↓↓↓
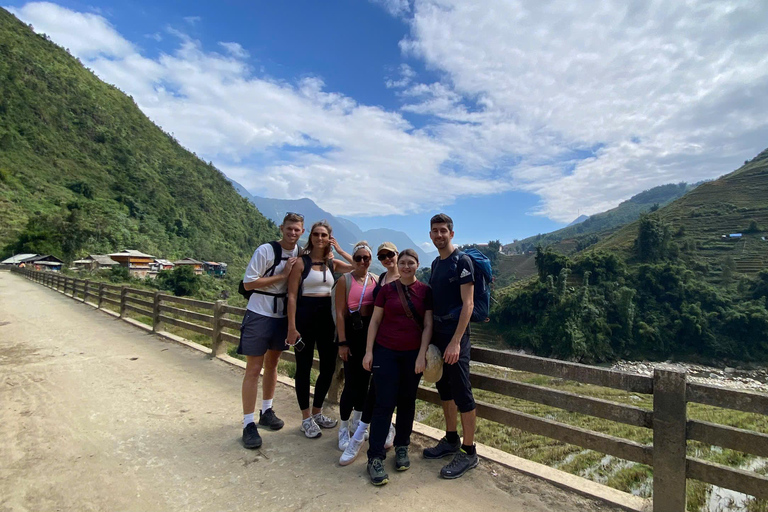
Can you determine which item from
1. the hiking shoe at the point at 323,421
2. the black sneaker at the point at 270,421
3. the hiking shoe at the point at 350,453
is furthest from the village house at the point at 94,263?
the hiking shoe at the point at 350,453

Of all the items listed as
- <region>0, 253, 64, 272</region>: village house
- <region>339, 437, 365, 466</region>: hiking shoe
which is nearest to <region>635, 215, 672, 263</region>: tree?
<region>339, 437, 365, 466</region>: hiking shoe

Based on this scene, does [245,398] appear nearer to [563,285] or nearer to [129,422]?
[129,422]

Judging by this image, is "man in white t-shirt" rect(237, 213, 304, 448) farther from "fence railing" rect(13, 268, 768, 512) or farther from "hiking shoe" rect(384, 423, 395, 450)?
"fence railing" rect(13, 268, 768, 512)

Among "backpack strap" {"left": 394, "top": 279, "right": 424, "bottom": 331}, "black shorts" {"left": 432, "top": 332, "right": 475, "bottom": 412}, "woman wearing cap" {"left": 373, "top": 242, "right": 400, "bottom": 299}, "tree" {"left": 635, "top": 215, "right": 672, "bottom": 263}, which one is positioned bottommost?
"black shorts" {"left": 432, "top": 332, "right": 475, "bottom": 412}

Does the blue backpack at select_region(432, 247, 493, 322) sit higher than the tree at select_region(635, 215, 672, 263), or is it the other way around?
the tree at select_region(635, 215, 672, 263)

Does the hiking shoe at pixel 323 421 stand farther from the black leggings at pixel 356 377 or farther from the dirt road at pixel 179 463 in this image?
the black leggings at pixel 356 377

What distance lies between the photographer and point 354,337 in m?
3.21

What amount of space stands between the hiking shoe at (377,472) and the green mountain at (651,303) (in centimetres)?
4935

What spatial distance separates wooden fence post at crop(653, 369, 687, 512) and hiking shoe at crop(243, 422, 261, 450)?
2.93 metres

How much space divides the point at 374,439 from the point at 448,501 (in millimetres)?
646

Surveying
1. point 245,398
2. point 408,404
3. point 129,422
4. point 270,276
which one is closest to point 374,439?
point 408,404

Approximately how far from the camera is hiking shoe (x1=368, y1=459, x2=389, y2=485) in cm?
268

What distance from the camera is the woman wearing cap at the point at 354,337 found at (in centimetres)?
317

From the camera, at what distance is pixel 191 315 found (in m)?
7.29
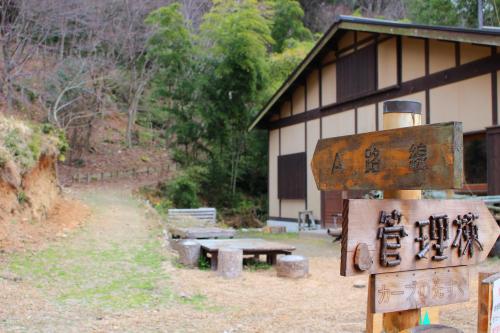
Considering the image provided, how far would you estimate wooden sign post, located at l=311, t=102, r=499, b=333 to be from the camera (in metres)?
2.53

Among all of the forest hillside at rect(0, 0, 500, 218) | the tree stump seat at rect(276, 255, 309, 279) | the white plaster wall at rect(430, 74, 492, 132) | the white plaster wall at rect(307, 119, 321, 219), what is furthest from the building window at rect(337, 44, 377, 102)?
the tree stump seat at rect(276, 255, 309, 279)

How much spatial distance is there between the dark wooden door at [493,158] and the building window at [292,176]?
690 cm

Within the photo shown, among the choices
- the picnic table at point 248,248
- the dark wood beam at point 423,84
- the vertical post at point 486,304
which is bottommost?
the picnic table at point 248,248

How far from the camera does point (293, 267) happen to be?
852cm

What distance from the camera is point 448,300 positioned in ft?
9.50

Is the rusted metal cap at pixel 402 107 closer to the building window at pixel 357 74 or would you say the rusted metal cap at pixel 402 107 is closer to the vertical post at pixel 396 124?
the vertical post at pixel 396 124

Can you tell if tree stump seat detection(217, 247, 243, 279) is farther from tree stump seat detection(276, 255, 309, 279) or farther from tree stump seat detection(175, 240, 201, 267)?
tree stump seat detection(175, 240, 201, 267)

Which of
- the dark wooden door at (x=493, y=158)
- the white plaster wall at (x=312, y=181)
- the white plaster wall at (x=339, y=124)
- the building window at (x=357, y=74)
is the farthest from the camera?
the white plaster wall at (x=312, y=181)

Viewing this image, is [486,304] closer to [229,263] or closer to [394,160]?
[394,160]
↑↑↑
Recast the lines starting at the one containing "How much spatial" and ending at the last line of the rows as a Markdown table with the columns No. and Text, numbering each line and omitting blank ones.

| No. | Text |
|---|---|
| 1 | How much spatial distance is there between the dark wooden door at [493,158] and the building window at [292,176]? |
| 2 | 690 cm |
| 3 | Within the photo shown, among the choices |
| 4 | - the picnic table at point 248,248 |
| 5 | - the dark wood beam at point 423,84 |
| 6 | - the vertical post at point 486,304 |
| 7 | which is bottommost? |
| 8 | the picnic table at point 248,248 |
| 9 | How far from the camera does point (293, 267) happen to be? |
| 10 | 852cm |
| 11 | What distance from the camera is point 448,300 positioned in ft? |
| 12 | 9.50 |
| 13 | Is the rusted metal cap at pixel 402 107 closer to the building window at pixel 357 74 or would you say the rusted metal cap at pixel 402 107 is closer to the vertical post at pixel 396 124? |
| 14 | the vertical post at pixel 396 124 |
| 15 | Can you tell if tree stump seat detection(217, 247, 243, 279) is farther from tree stump seat detection(276, 255, 309, 279) or farther from tree stump seat detection(175, 240, 201, 267)? |
| 16 | tree stump seat detection(175, 240, 201, 267) |
| 17 | Which of |
| 18 | - the dark wooden door at (x=493, y=158) |
| 19 | - the white plaster wall at (x=312, y=181) |
| 20 | - the white plaster wall at (x=339, y=124) |
| 21 | - the building window at (x=357, y=74) |
| 22 | is the farthest from the camera? |
| 23 | the white plaster wall at (x=312, y=181) |
| 24 | Viewing this image, is [486,304] closer to [229,263] or closer to [394,160]? |
| 25 | [394,160] |